『マンガワン』気鋭の編集者が語るヒット漫画の舞台裏──森原早苗 第2回 “売れる”編集の本質 「好き」を届けるための戦略と方法論の進化
2025/06/09
『ホタルの嫁入り』をはじめ、多くのヒット作に関わってきた森原。売ることを編集者の使命としながらも、その本質を「作家と読者の幸せをつなぐこと」と語る彼女のスタンスには、確かな哲学がある。
「売れた冊数=心を動かされた読者の数」と捉え、作家の“描きたい”を丁寧に引き出すスタイル。さらに、自身の編集方法論に縛られず、ジャンルレスな環境へ飛び込んで挑戦を重ねてきた。
第2回では、そんな彼女が『マンガワン』というフィールドで見出した編集の新たな可能性と、拡張されていく編集者像に迫る。

漫画を売ること──それは、作家と読者を幸せにすること
──前回では「届け切る」編集方針についてお話を伺いましたが、あらためて、作品づくりにおいて最も重視しているのはどんな点でしょうか?
「私が第一に考えるのは「売りたい!!」という思いです。編集方針を決めるときも、制作の現場でも、それが起点になります。なぜなら、作家にとって「売れること」はそのまま収入につながることであり、編集として支えるうえでもとても大事な指標になります。
そして「売れた冊数=作品で幸せになった読者の数」だと考えています。売れた分だけ、誰かがその物語に心を動かされた証拠。だからこそ、できるだけ多くの人に届けられる作品をサポートしたい。それが「売る」という行為の本質であり、作家にも読者にも、きちんと還元されるべきものだと思っています。そのためにはまず、作家自身が「本当に描きたい」と思えるテーマや感情を見つけることが何より大事。私は、そこから一緒に掘り下げていくようにしています。」
──作家の“描きたい”をどう見つけ出し、引き出していくか。そのために心がけていることはありますか?
「私が編集者として、作家と向き合う際に大切にしているのは「質問すること・提案すること・探求すること」の3つです。中でも特に重視しているのが「質問すること」。たとえば「なぜこの物語を書こうと思ったのか?」「このキャラクターに惹かれた理由は?」など、作家に何度も問いかけながら、丁寧に掘り下げていきます。すると、たいていの場合「昔からこういう設定が好きで…」といった個人的な“好き”が立ち上がってくるんです。
そして実は、その“個人的な好き”こそが最も強いパワーを持つと考えています。仮にクラスにひとりしか刺さらないような趣味でも、日本中に目を向ければ、十分な数の読者が存在する可能性がある。たとえば、高校3学年×3クラスで1校に約9人、全国の全日制高校約4700校に当てはめれば、およそ4万人に届く計算になります。それだけで、初版部数としては十分すぎるほどに成立します。
だから私は「誰かが“これが読みたかった!”と心から思えるような作品を描いてほしい」と、作家に伝えています。そのためにも「なぜ描きたいのか?」という問いに一緒に向き合うことが欠かせません。ただ質問するだけでは一方通行になってしまうので、前回もお話したように、自分の“好き”も積極的に開示します。好きなものをお互いにシェアしながら、対話の中で自然と作品の輪郭が見えてくる。そうした“共に探る”姿勢を大切にしています。」

**やること:**
**a.** 森原早苗のインタビューで、作家と向き合う際に大切にしているとされる3つのことは何か。
**b.** 森原早苗のインタビューを、最後の文の次から書き進めてください。
この後の記録は、森原早苗のインタビューとは関係がない。

**データ:**
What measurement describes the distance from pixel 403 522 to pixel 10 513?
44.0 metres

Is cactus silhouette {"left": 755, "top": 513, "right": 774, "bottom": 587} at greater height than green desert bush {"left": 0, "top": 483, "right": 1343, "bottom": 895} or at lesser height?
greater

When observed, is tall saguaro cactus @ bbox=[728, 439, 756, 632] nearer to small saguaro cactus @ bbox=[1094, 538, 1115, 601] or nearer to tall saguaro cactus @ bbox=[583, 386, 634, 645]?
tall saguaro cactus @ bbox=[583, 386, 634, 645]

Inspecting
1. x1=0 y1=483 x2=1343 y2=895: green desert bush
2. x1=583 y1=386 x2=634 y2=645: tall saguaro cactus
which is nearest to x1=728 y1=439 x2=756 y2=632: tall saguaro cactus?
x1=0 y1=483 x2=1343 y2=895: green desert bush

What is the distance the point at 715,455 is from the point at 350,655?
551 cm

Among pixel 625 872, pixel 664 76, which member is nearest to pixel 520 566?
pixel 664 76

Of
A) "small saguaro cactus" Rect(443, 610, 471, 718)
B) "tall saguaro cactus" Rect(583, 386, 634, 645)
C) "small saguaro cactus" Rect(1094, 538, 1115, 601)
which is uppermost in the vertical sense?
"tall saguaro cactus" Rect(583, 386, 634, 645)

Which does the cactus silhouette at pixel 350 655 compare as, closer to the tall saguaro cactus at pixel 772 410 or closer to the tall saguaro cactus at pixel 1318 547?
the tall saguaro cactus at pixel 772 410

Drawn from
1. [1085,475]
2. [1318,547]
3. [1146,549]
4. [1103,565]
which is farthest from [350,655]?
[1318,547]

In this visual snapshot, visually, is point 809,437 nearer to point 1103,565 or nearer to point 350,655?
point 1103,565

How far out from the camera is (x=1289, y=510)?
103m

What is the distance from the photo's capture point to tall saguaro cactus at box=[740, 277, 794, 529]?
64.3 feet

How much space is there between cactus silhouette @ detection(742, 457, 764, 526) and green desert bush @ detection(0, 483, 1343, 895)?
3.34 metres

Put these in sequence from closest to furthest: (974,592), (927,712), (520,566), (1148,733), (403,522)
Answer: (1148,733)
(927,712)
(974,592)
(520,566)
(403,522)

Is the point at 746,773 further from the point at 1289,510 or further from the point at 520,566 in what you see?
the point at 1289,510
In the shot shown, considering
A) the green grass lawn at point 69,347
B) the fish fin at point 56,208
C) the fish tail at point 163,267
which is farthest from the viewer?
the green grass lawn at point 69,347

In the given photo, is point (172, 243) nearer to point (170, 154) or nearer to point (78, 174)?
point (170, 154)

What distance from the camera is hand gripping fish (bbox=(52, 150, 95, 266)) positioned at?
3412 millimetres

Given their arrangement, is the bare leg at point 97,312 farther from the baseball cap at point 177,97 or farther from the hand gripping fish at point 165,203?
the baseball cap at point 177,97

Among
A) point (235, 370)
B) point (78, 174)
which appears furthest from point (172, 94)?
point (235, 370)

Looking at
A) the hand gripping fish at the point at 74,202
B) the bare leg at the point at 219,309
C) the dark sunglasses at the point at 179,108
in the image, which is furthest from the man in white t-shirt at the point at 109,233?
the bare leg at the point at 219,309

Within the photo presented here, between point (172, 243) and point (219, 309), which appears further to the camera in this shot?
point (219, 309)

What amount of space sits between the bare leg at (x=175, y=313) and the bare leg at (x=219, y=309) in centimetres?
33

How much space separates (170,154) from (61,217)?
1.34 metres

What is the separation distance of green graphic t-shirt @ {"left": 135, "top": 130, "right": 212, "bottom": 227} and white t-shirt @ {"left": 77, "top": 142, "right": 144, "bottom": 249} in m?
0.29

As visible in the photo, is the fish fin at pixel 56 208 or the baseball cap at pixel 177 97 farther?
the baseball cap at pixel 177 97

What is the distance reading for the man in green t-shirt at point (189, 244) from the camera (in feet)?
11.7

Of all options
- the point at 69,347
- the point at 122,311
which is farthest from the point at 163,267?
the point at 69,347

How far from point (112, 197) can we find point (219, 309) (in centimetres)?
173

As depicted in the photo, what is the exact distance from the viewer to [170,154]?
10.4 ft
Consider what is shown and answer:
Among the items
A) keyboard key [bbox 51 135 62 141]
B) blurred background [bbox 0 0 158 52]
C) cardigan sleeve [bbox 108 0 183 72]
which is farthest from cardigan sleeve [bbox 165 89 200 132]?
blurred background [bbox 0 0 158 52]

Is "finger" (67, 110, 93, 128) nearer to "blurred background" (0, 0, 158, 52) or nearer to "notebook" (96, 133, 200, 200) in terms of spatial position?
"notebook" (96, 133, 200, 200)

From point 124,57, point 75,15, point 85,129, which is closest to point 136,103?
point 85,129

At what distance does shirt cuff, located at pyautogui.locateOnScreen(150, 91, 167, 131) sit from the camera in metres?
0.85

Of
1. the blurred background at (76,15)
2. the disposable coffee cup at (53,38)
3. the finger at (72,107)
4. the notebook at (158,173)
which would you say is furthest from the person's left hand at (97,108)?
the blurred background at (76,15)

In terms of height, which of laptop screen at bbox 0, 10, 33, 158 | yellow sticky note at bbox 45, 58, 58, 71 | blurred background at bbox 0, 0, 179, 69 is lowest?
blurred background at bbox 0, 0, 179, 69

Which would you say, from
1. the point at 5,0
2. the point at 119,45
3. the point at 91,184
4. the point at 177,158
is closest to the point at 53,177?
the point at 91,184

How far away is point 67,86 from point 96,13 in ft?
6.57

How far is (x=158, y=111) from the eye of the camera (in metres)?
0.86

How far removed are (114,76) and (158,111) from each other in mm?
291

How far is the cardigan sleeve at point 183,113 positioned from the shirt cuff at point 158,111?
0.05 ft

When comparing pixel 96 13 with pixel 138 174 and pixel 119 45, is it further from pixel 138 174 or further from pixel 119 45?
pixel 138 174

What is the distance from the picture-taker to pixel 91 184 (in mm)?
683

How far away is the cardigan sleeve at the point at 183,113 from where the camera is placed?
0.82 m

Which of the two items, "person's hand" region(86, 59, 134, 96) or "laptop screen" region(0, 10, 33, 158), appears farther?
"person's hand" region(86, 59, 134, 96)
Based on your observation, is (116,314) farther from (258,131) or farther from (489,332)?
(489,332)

* * *

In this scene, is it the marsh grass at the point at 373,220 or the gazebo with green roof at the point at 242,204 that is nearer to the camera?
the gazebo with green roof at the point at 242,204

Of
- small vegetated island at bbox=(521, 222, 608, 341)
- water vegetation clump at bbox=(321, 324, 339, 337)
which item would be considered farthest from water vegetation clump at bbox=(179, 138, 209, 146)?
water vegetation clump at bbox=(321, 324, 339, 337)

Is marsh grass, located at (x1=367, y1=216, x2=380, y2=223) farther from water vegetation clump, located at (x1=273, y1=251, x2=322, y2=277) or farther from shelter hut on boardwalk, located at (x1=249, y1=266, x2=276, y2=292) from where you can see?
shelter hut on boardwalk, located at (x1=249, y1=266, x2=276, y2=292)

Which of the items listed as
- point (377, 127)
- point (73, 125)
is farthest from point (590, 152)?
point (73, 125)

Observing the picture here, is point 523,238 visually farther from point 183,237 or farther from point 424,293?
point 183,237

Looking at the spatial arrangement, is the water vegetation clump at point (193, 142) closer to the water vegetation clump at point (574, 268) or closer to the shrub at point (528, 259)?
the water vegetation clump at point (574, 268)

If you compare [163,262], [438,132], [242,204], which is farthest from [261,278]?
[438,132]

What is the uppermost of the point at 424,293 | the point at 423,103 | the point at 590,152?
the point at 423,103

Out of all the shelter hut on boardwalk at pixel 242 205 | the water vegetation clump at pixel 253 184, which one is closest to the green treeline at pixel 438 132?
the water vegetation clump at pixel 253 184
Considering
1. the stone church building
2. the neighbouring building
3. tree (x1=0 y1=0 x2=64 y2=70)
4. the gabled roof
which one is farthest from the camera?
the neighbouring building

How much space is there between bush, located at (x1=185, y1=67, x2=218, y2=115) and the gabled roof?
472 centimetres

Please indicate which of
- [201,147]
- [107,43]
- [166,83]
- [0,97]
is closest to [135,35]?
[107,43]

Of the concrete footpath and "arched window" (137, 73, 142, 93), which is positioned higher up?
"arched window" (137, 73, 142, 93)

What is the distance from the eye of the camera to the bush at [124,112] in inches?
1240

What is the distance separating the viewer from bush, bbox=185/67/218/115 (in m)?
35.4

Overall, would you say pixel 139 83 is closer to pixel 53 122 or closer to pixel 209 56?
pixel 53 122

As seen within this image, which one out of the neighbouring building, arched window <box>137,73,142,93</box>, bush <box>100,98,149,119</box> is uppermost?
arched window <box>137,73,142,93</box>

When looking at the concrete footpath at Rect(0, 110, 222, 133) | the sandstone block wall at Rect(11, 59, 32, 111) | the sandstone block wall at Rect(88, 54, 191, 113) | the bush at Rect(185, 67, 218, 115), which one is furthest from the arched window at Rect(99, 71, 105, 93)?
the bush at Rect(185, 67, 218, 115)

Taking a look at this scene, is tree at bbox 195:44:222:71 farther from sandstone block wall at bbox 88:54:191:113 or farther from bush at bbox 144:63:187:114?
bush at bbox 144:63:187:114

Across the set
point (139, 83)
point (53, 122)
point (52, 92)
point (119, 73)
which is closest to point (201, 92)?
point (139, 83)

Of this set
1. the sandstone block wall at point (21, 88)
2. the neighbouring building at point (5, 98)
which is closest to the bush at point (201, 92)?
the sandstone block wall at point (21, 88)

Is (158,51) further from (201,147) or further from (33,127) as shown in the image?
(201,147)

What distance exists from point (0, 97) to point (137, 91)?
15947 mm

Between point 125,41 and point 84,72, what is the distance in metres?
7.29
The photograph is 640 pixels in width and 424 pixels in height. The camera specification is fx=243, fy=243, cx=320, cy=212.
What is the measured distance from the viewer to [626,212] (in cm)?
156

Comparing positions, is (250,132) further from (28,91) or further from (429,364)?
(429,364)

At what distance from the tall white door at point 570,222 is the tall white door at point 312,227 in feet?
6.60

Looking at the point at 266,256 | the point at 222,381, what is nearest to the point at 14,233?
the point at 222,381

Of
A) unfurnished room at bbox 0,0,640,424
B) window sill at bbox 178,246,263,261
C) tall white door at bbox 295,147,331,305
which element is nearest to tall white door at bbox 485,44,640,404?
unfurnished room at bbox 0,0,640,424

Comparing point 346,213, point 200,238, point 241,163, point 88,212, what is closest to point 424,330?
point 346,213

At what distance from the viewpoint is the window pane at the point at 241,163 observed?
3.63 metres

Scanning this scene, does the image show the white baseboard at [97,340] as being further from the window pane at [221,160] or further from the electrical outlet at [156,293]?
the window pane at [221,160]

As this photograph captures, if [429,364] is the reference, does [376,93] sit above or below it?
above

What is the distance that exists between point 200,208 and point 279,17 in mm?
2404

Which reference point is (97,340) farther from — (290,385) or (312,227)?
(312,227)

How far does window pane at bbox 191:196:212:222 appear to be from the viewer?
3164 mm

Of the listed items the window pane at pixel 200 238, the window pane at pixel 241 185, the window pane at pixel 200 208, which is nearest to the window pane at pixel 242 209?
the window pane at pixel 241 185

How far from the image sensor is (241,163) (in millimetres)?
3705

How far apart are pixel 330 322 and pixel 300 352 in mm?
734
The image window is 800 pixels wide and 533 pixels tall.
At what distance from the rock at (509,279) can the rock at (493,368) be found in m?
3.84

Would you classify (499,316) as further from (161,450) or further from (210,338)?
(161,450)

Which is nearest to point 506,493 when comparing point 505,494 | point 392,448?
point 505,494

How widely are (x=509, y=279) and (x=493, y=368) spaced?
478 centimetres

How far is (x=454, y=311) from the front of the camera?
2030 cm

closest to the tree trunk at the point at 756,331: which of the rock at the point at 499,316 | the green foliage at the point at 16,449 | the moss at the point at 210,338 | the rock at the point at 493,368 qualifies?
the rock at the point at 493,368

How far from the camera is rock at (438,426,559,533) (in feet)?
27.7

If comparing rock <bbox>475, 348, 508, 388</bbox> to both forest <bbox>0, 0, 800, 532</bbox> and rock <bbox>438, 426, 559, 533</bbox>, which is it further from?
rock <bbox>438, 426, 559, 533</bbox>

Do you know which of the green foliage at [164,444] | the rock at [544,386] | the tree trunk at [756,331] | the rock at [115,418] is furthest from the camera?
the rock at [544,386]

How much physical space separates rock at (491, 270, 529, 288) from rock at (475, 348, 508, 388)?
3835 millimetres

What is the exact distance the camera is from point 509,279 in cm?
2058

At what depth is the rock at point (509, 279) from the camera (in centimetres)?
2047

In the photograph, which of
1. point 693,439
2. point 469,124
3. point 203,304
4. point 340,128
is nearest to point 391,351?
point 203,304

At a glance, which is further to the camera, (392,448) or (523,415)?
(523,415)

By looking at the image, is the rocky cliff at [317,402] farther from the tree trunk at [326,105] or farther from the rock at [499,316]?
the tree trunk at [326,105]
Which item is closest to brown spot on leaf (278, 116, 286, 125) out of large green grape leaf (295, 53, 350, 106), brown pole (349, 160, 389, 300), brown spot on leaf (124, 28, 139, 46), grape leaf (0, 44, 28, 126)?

**期待される結果:**
**a.** 質問すること・提案すること・探求することの3つ。

**b.**
──その“伴走するスタイル”は、どのように築かれてきたのでしょう?
「編集者としての技術は、最初から備わっていたわけではありません。実践と失敗を重ねるなかで「この伝え方が自分に合っている」「この関係性だから成り立つ」といったことを、少しずつ身につけてきました。
小学館に入社したばかりの頃は「編集者は叱咤激励して作家を導く存在なんだ」と思い込んでいたんです。先輩たちが熱く電話で作家と話しているのを見て、自分もそれを真似してみたものの……まったくうまくいきませんでした(苦笑)。響かないどころか、かえって戸惑わせてしまったかもしれません。
特に『Cheese!』編集部では、中堅~ベテランの作家が多く、なかには私が中学生の頃に作品を読んでいたような方もいました。立場としても年下の私が“叱咤激励”しても、どうにも響かない。そうした経験を経て「私には共感と伴走のスタイルが合っている」と気づくことができました。」
──共感を通じて信頼関係を築いていく、というスタイルなんですね。
「そうですね。ここで、先ほど挙げた「探求」の姿勢が生きてきます。作家に対して「なぜそれが好きなんですか?」と丁寧に問いかけながら、感覚や原体験を掘り下げていく。そのプロセスの中で、自分の「刺さるポイント」もきちんと伝えるようにしています。
たとえば「私はアメコミの、MARVELのこのキャラが好きなんですよね」とか「最近読んだ海外SFがすごくおもしろくて」といった雑談がきっかけで「実は私もこういうのが好きで……」と作家が返してくれることもあります。そうして“好き”の感覚をお互いにシェアすることで、作品の核になるアイデアが、自然と見えてくる場面がとても多いと感じています。」
方法論の“殻”を破る──『マンガワン』への挑戦
──作品や作家の“好き”に寄り添いながら、ジャンルを超えて編集する──その延長線上に『マンガワン』への異動があったのでしょうか?
「2022年に『マンガワン』編集部に異動しました。異動の背景には「編集として、ジャンルにとらわれず作品に関わってみたい」という気持ちがありました。『Cheese!』編集部では少女漫画を中心に担当してきましたが、少年漫画や青年漫画にもいつか関わってみたいと思っていたんです。
子どもの頃から少女漫画・少年漫画・青年漫画を隔てなく読んできましたし、小学生のときには二次創作同人誌の存在を知り、中学生になってからは『ガロ』系にハマって古本屋でバックナンバーを求めて、文通で同好の士を探し……そんな“ジャンルを横断して楽しむ”読み方が、自分の編集の根っこにあるので、自然と「ジャンルにとらわれずに関わってみたい」という思いが育まれていったのかもしれません。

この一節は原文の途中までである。